-- begin --

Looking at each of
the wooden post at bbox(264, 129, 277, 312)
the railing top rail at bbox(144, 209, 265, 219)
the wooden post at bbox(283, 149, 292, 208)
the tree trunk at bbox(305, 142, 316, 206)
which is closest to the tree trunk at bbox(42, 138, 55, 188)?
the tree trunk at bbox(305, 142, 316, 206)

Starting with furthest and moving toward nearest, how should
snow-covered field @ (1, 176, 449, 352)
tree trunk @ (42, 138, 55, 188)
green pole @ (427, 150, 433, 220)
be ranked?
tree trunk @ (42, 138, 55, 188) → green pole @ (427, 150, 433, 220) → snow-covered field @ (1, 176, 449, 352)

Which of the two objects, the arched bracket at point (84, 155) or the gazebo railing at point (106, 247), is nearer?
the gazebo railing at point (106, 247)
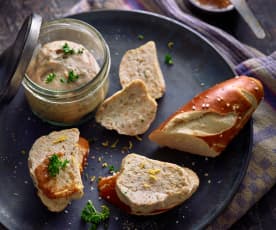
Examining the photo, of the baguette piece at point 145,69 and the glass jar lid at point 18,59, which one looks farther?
the baguette piece at point 145,69

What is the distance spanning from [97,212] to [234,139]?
0.94m

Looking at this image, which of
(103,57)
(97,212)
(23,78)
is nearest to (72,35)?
(103,57)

-- end --

Problem statement:
Rewrite all of the data above as a JSON array of strings, one string for each line, skipping blank lines and leaving out the picture.

Full output:
[
  "Looking at each of",
  "the wooden post at bbox(264, 129, 277, 312)",
  "the railing top rail at bbox(144, 209, 265, 219)",
  "the wooden post at bbox(283, 149, 292, 208)",
  "the tree trunk at bbox(305, 142, 316, 206)",
  "which is closest to the tree trunk at bbox(42, 138, 55, 188)?",
  "the tree trunk at bbox(305, 142, 316, 206)",
  "Starting with furthest and moving toward nearest, how should",
  "snow-covered field @ (1, 176, 449, 352)",
  "tree trunk @ (42, 138, 55, 188)",
  "green pole @ (427, 150, 433, 220)",
  "be ranked?",
  "tree trunk @ (42, 138, 55, 188) → green pole @ (427, 150, 433, 220) → snow-covered field @ (1, 176, 449, 352)",
  "Which of the two objects, the arched bracket at point (84, 155) or the gazebo railing at point (106, 247), is nearer?",
  "the gazebo railing at point (106, 247)",
  "Examining the photo, of the baguette piece at point 145,69 and the glass jar lid at point 18,59, which one looks farther?",
  "the baguette piece at point 145,69",
  "What is the distance spanning from [97,212] to [234,139]?",
  "0.94m",
  "Looking at this image, which of",
  "(103,57)",
  "(97,212)",
  "(23,78)",
  "is nearest to (72,35)?",
  "(103,57)"
]